* **Passage to read**:

· · · · · · ·

Skip to content
← All writing
June 27, 2026·4 min read

Fine-Tuning vs RAG vs Prompting: How to Add Knowledge to an LLM

When a language model doesn't behave the way your app needs, there are three levers you can pull: prompting, retrieval (RAG), and fine-tuning. They're often discussed as competitors, but they solve different problems, and the right answer is frequently a combination. This post lays out what each one actually does so you can choose deliberately.

First, diagnose the problem

Before picking a technique, figure out what kind of gap you're facing:

  • Knowledge gap — the model doesn't know something (your docs, your data, recent events).
  • Behaviour gap — the model knows enough but doesn't act the way you want (wrong tone, format, or style).
  • Skill gap — the model can't reliably perform a specialized task no matter how you ask.

The technique you choose should match the gap. Using fine-tuning to fix a knowledge gap, or RAG to fix a tone problem, is a common and expensive mistake.

Prompting: cheapest, start here

Prompting means shaping behaviour purely through instructions and examples in the prompt itself. No infrastructure, no training — just words.

  • Fixes: behaviour gaps (tone, format, structure) and small knowledge gaps you can simply paste in.
  • Strengths: instant, free to change, no data pipeline. You can iterate in minutes.
  • Limits: everything must fit in the context window, and you pay for those tokens on every call. It can't teach genuinely new skills.

· · · · · · ·

[Source data]

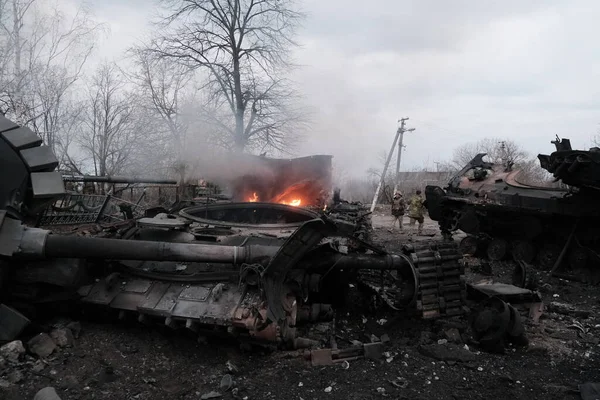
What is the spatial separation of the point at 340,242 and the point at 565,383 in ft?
9.17

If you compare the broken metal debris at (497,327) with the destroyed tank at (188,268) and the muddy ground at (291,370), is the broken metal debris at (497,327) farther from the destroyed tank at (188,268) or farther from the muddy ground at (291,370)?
the destroyed tank at (188,268)

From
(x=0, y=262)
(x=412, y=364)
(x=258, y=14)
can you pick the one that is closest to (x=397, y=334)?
(x=412, y=364)

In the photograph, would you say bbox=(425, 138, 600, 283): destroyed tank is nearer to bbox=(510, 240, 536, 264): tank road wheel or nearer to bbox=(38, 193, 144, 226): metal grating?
bbox=(510, 240, 536, 264): tank road wheel

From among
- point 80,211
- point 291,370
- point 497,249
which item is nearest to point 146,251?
point 291,370

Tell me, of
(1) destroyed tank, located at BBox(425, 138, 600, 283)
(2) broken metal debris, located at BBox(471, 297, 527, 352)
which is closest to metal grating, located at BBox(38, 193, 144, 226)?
(2) broken metal debris, located at BBox(471, 297, 527, 352)

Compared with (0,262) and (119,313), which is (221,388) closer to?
(119,313)

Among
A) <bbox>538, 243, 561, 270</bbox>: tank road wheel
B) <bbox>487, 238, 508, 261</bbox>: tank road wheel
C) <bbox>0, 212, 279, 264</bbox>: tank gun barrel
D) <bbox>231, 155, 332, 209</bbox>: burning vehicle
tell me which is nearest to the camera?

· · · · · · ·

* **Tasks to complete**:
• A. Write out the part of the post on adding knowledge to an LLM from "Fine-Tuning vs RAG" to "can choose deliberately.".
• B. In the post on adding knowledge to an LLM, which of the three techniques is presented as the one to start with?
• C. Proceed with the post on adding knowledge to an LLM, picking up after its last sentence.

* **Answers to the tasks**:
• A.
Fine-Tuning vs RAG vs Prompting: How to Add Knowledge to an LLM

When a language model doesn't behave the way your app needs, there are three levers you can pull: prompting, retrieval (RAG), and fine-tuning. They're often discussed as competitors, but they solve different problems, and the right answer is frequently a combination. This post lays out what each one actually does so you can choose deliberately.

• B. Prompting.

• C.
Rule of thumb: always try prompting first. A surprising share of "we need to fine-tune" situations are solved by a better prompt with a couple of examples.

RAG: for knowledge that changes

Retrieval-Augmented Generation fetches relevant information at question time and puts it in the prompt, so the model answers grounded in your data.

  • Fixes: knowledge gaps — especially large or frequently-changing knowledge.
  • Strengths: always up to date (change the data, not the model), can cite sources, and keeps facts out of the model's weights where they'd go stale.
  • Limits: adds a retrieval pipeline (chunking, embeddings, a vector store) and its quality depends on retrieving the right context. It doesn't change the model's behaviour or skills.

Rule of thumb: if the problem is "the model doesn't know about our stuff," RAG is almost always the answer — not fine-tuning.

Fine-tuning: for behaviour and skill at scale

Fine-tuning continues training the model on your examples, adjusting its weights so the new behaviour becomes built in.

  • Fixes: behaviour and skill gaps — a consistent style, a specialized format, or a narrow task the base model handles poorly.
  • Strengths: bakes the behaviour in, so you don't spend prompt tokens re-explaining it every call; can outperform prompting on very specific, repetitive tasks.
  • Limits: needs a quality dataset (often hundreds of examples), costs time and money, must be redone when you want changes, and — crucially — it is poor at adding knowledge. Facts trained in are hard to update and can still be recalled incorrectly.

Rule of thumb: reach for fine-tuning only after prompting and RAG fall short, and only for stable behaviours or skills — never as a way to store changing facts.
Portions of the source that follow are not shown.